Ask Andrew Anything: What Made You Turn Against The Iraq War?

by Chris Bodenner
[vimeo w=580&h=326]

The article about missing WMDs that Andrew refers to, “So Where Are They?”, is here. A key passage:

The third explanation is that our intelligence was radically wrong – or politically manipulated for effect. It certainly wouldn’t be the first time that U.S. and British intelligence got things wrong, although in many cases, such as North Korea or India, they have erred in the direction of complacency. Or it could be that the range of possibilities discovered by intelligence was presented by the politicians in the worst possible light so as to win public support. I’ve no doubt that was partly the case. That’s what politicians do. They make a case based on evidence. Others were free to make alternative cases, and they did. Currently, we simply don’t know what happened either in intelligence gathering or the political use of the data. But we should. After a decent period of time to gather all the possible evidence, there should indeed be a thorough inquiry into whether and how the case for Saddam’s imminent WMD threat was made.

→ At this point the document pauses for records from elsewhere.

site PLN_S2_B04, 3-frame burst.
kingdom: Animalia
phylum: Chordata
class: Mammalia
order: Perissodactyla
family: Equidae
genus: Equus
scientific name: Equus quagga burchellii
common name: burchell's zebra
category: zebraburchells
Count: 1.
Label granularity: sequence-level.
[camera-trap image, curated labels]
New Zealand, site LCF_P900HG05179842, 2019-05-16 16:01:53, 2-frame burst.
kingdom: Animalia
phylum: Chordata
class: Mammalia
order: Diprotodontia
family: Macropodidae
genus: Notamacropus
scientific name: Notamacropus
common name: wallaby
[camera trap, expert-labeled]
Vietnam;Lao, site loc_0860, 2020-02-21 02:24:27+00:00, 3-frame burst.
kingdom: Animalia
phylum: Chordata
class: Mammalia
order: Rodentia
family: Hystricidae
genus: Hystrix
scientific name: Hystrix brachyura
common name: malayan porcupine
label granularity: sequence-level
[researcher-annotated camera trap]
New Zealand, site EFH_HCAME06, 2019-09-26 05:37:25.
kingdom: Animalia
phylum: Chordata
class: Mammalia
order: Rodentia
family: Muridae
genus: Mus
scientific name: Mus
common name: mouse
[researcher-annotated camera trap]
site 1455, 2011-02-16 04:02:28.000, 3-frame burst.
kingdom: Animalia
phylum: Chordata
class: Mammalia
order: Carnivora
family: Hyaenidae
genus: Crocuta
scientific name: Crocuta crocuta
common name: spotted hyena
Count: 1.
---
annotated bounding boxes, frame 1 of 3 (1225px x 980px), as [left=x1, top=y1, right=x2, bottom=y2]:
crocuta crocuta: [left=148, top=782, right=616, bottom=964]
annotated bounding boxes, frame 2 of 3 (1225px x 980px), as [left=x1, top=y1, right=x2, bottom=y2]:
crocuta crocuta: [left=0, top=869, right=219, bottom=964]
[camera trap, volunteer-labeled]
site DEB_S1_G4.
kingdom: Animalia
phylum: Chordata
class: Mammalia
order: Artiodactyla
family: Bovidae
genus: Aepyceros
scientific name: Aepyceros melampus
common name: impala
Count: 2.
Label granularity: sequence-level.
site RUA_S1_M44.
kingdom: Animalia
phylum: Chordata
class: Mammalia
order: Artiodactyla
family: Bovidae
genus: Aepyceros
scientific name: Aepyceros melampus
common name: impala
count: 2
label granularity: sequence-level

But in some ways, these matters, while important, still don’t get to the heart of the matter. The fundamental case for getting rid of Saddam was not dependent on the existence of a certain amount of some chemical or other.

It was based on a political and military judgement. Once the threat from Islamist terror was self-evident, it would have been irresponsible for any political leader to ignore the possibility of a future attack with WMDs. It was and is the obvious next step for an operation like al Qaeda. Further, the war against terror, from the beginning, was always directed not simply at terrorist groups, but at the states that aided and abetted them. The key point is that Saddam’s Iraq was a clear and present danger in that context. What mattered was not whether at any particular moment Saddam had a certain specifiable quantity of botulinum toxin. What mattered was his capacity to produce such things, his ability to conceal them, and his links to terrorists who could deploy them. No one can doubt that he had had them at one point, was capable of producing them, and was linked to groups who would be only too happy to use them. That was and is the case for getting rid of him. It’s as powerful now as it was in January.